### ABOUT THIS EXERCISE:
Your task is to transcribe the entries below exactly, from their first line down to the line containing "scientific name: Tapirus bairdii", and to stop there.

### RECORD EXCERPTS:
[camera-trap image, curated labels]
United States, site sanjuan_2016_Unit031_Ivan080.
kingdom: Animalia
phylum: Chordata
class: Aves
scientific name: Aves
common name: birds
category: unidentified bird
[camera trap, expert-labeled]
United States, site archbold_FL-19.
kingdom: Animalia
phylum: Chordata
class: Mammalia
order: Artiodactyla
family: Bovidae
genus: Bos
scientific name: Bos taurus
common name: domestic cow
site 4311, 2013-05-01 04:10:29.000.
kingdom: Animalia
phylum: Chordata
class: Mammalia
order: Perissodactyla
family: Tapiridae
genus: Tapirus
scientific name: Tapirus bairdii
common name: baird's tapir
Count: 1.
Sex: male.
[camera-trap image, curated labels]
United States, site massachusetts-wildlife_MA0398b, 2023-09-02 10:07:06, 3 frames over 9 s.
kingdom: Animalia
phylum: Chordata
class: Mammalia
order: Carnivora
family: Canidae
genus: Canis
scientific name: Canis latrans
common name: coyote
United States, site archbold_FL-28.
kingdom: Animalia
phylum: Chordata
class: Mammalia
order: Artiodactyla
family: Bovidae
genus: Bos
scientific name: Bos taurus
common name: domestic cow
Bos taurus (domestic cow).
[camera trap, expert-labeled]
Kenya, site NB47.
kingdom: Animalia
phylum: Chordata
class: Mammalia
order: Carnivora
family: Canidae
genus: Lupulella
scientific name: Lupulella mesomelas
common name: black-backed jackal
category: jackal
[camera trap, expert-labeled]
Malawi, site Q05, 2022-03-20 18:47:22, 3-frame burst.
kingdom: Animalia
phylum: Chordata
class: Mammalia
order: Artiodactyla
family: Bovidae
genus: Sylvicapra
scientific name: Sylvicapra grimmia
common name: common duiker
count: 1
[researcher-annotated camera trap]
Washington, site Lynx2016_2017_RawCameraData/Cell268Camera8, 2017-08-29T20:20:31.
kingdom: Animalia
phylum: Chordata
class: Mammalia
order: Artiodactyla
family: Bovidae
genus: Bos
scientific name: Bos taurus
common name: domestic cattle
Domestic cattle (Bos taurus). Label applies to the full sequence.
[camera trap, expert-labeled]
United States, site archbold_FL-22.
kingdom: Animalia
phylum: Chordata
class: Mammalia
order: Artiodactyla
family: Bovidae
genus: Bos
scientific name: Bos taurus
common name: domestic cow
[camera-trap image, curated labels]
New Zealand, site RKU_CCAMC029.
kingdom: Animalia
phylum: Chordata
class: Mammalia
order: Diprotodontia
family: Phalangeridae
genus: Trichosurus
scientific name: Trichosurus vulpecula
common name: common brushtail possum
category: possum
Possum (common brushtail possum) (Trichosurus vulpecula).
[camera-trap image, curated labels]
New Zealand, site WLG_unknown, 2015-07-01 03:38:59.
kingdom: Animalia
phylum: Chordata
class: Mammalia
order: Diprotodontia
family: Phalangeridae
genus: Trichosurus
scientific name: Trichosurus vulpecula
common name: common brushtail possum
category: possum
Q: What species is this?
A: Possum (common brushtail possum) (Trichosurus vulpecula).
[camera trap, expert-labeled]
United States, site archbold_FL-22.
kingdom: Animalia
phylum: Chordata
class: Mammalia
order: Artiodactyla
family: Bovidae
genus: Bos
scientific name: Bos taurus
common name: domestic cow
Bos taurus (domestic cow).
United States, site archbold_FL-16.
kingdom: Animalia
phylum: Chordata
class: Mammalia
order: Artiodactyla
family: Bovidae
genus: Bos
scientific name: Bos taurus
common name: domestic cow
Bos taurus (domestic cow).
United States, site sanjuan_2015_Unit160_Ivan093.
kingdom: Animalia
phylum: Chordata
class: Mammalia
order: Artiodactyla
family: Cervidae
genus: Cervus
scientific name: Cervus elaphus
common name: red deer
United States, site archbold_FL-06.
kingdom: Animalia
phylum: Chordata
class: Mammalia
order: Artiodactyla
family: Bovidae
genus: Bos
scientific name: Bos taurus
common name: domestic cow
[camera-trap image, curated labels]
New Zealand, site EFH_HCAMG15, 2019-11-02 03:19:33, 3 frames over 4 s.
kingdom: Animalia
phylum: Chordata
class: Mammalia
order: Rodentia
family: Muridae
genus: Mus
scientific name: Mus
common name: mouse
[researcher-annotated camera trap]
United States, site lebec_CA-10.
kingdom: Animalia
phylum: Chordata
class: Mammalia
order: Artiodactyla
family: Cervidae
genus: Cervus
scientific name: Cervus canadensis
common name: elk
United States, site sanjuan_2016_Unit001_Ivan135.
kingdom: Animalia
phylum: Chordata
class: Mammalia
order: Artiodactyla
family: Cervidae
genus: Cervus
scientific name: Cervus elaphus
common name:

### REPLY TO THE TASK:
[camera-trap image, curated labels]
United States, site sanjuan_2016_Unit031_Ivan080.
kingdom: Animalia
phylum: Chordata
class: Aves
scientific name: Aves
common name: birds
category: unidentified bird
[camera trap, expert-labeled]
United States, site archbold_FL-19.
kingdom: Animalia
phylum: Chordata
class: Mammalia
order: Artiodactyla
family: Bovidae
genus: Bos
scientific name: Bos taurus
common name: domestic cow
site 4311, 2013-05-01 04:10:29.000.
kingdom: Animalia
phylum: Chordata
class: Mammalia
order: Perissodactyla
family: Tapiridae
genus: Tapirus
scientific name: Tapirus bairdii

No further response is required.